§ Extract provided
Automation Checklist

If you answer yes to any of these questions, then your test should be seriously considered for automation.

Can the test sequence of actions be defined?

Is it useful to repeat the sequence of actions many times? Examples of this would be Acceptance tests, Compatibility tests, Performance tests, and regression tests.

Is it necessary to repeat the sequence of actions many times? (See Testing Computer Software, pg. 196 and 282).

Is it possible to automate the sequence of actions? This may determine that automation is not suitable for this sequence of actions.

Is it possible to "semi-automate" a test? Automating portions of a test can speed up test execution time.

Is the behavior of the software under test the same with automation as without? This is an important concern for performance testing.

Are you testing non-UI aspects of the program? Almost all non-UI functions can and should be automated tests.

Do you need to run the same tests on multiple hardware configurations? Run ad hoc tests (Note: Ideally every bug should have an associated test case. Ad hoc tests are best done manually. You should try to imagine yourself in real world situations and use your software as your customer would. As bugs are found during ad hoc testing, new test cases should be created so that they can be reproduced easily and so that regression tests can be performed when you get to the Zero Bug Build phase.) An ad hoc test is a test that is performed manually where the tester attempts to simulate real world use of the software product. It is when running ad hoc testing that the most bugs will be found. It should be stressed that automation cannot ever be a substitute for manual testing.

Alpha Phase

What is the Alpha Phase? Alpha marks the point in time when Development and QA consider the product stable and completed. The Alpha Phase is your last chance to find and fix any remaining problems in the software. The software will go from basically functional to a finely tuned product during this phase.

§ Dataset extract
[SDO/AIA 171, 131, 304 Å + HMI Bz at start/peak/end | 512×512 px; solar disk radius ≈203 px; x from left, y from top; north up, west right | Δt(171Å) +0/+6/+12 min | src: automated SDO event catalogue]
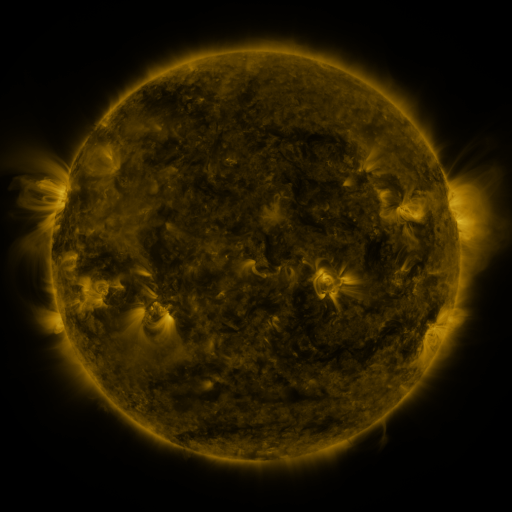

§ Problem requirements
Reproduce the automation checklist word for word, from "Is it useful" up to and including "196 and 282).". You can ignore the lines above.

§ Written answer
Is it useful to repeat the sequence of actions many times? Examples of this would be Acceptance tests, Compatibility tests, Performance tests, and regression tests.

Is it necessary to repeat the sequence of actions many times? (See Testing Computer Software, pg. 196 and 282).